- [Task prompt] All lines from the one containing "Карта Узбекистана с областями" down to the one containing "Spionnen zonnebril met spiegel glazen", both ends included, are to be given again exactly; omit the rest of the listing below.

- [Dataset entries]
===============
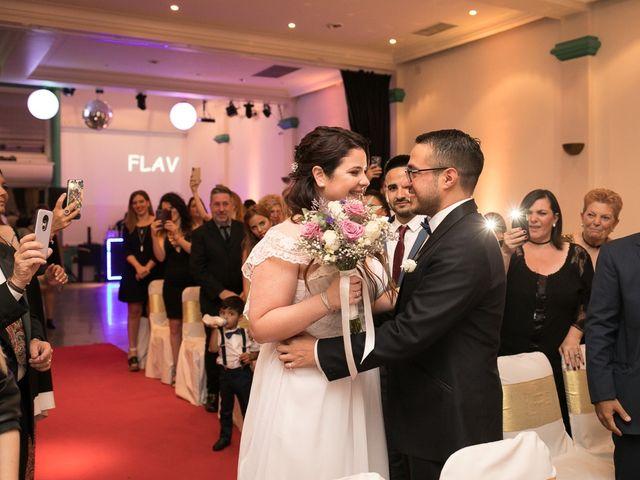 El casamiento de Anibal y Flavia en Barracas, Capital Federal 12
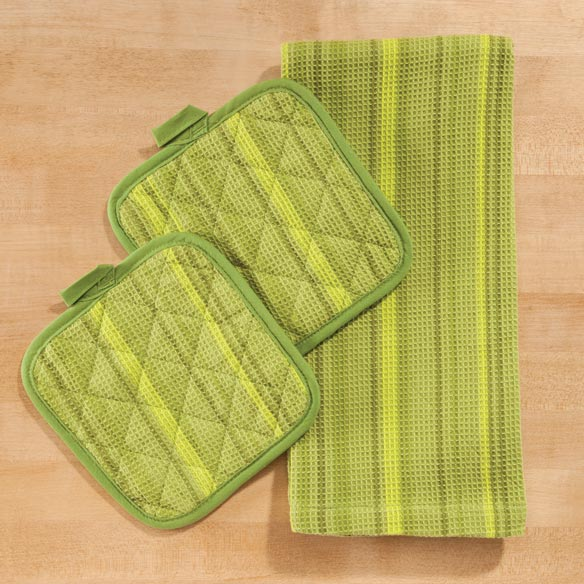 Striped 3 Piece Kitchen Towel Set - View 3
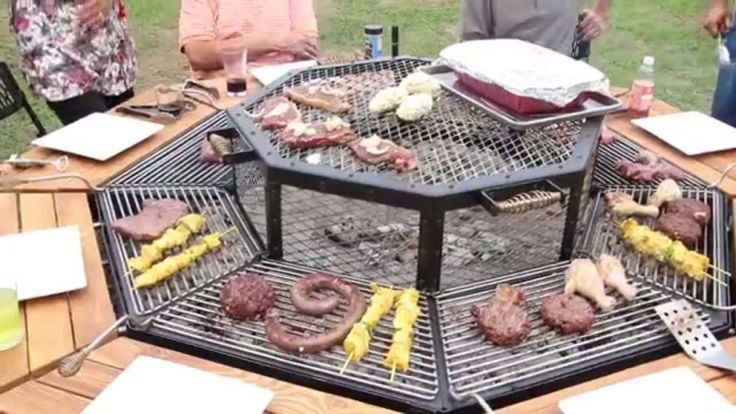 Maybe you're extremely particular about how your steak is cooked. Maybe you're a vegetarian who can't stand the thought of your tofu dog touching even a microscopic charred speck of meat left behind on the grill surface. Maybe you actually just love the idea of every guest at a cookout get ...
===============
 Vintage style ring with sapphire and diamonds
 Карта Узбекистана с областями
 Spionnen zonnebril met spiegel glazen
===============
- [Task solution]
 Карта Узбекистана с областями
 Spionnen zonnebril met spiegel glazen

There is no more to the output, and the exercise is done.